If less than half of the text in a paragraph is direct formatting, Word keeps the direct formatting. Consequently, reapplying Normal doesn’t change the formatting in the second or fifth paragraph, but this same rule removes the bold from the first paragraph; however, it doesn’t remove the red font from the fourth paragraph. Because that paragraph is more than half, you might expect Word to remove the red font as it did the bold font in paragraph one. Some formats, even when applied to the entire paragraph, are actually character-level formats, and a style won’t override them.
There are a lot of rules in play, and they make sense when you think about them, but because of these rules, this is the least effective method. I include it to keep you from trying it and being frustrated when it doesn’t work. Now let’s look at a simple method that works some of the time and might be a good choice in a small Word document.
Method 1: Ctrl + Spacebar
Perhaps the most reliable method to clear almost all direct formatting is to use Ctrl + Spacebar. Again, we’ll start by pressing Ctrl + a to select the entire document. Next, press Ctrl + Spacebar.
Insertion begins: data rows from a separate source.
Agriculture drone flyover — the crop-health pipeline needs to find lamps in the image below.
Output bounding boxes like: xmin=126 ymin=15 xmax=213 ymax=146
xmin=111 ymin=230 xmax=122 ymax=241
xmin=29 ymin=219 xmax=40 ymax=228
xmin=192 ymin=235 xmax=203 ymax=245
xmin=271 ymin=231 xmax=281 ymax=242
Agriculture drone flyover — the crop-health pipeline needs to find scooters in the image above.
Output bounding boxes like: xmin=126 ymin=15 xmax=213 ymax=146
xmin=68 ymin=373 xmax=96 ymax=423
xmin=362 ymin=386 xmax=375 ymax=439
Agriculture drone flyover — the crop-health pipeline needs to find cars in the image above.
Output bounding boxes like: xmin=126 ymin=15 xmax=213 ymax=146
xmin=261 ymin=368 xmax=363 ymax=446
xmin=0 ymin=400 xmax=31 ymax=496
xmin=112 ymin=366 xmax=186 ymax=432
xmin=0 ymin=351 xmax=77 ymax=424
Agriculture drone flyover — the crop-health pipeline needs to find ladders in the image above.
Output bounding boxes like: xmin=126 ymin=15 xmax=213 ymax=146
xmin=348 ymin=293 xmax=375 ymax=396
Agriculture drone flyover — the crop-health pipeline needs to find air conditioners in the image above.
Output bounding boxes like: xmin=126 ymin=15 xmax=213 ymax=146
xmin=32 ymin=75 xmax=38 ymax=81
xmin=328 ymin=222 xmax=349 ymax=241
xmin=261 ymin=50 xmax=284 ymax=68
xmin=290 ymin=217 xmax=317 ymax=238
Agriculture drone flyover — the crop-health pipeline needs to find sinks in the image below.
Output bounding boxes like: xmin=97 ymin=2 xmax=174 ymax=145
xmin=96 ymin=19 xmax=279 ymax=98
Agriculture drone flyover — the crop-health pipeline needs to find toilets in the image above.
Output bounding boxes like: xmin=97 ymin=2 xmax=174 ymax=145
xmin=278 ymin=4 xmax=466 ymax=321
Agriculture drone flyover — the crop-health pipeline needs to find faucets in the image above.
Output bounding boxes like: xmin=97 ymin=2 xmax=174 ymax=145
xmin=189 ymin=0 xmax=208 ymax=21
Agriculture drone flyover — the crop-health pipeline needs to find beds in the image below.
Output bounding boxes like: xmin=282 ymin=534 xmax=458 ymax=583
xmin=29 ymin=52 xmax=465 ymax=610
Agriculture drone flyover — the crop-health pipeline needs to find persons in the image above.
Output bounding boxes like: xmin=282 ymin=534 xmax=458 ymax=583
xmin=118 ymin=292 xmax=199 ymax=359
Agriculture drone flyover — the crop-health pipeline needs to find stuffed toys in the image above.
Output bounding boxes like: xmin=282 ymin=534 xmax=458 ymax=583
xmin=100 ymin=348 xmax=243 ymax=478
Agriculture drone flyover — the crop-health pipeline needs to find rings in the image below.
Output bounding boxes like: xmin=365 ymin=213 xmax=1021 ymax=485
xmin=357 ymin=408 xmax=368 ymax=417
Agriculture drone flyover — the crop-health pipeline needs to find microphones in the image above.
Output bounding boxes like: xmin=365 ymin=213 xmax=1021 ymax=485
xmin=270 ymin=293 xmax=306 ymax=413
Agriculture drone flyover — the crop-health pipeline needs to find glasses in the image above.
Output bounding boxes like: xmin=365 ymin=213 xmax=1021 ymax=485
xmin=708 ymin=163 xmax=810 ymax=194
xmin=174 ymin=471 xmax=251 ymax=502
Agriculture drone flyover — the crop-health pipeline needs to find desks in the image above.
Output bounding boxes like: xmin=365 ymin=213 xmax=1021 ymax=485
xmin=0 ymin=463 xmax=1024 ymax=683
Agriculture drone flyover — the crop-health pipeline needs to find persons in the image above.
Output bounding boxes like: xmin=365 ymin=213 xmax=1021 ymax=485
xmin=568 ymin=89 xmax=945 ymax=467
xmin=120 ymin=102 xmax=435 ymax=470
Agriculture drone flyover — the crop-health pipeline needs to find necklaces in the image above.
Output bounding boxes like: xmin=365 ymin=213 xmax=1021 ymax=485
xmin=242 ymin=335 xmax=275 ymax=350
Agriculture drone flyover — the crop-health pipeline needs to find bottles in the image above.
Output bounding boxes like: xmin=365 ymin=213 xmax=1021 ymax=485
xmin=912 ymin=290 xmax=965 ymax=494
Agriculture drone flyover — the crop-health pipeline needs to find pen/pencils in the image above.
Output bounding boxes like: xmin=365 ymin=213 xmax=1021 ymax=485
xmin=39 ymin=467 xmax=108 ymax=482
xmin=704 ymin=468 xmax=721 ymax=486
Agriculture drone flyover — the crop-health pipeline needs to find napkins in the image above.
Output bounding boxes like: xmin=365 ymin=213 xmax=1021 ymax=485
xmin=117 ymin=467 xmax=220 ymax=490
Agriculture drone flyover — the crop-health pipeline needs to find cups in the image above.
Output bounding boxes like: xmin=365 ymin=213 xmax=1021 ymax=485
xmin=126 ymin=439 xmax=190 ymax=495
As you can see in Figure C, this does a much better job–only the highlight color in the second paragraph remains.
Figure C
A highlight is neither a font format nor a paragraph format. The only way to remove a highlight is to select that text and set the Highlight to No Color.
Note: This method will not remove applied styles–it removes only direct formatting. This might matter in a Word document that has a lot of different styles applied. It might be easier to manually remove the highlights than to start over. Now, let’s look at a method that removes all formatting, including applied styles.
Method 2: save as a .txt file
The only way to get rid of everything is to save the file as a .txt file (plain text), close it and then reopen it in Word. From the File menu, choose Save As or Save A Copy (if you’re synching with OneDrive). From the file type control, choose Plain Text (.txt) and click Save. Be sure you give the new .txt document a new name so you can pull up the original if needed.
When you return to the document, the formatting remains. Close the document and reopen it. The formatting, including the highlight and the styles, are gone (Figure D). Now you can begin to reformat the document from scratch–that includes styles. After reformatting, be sure to save the file as a .docx file; if you leave it as .txt, Word won’t save the new formatting.
Figure D
When starting a new Word doc might be best
Direct formatting isn’t bad but apply it conservatively. If you apply the same direct formatting a lot, consider creating a new style that includes that format. You could also modify Normal if you’re the only one you have to answer to.
In the end, there’s no way to quickly remove direct formats that you don’t want and leave others that you do want. If the document’s big enough, sometimes it’s best to start over by removing all the formats, including styles, and starting over.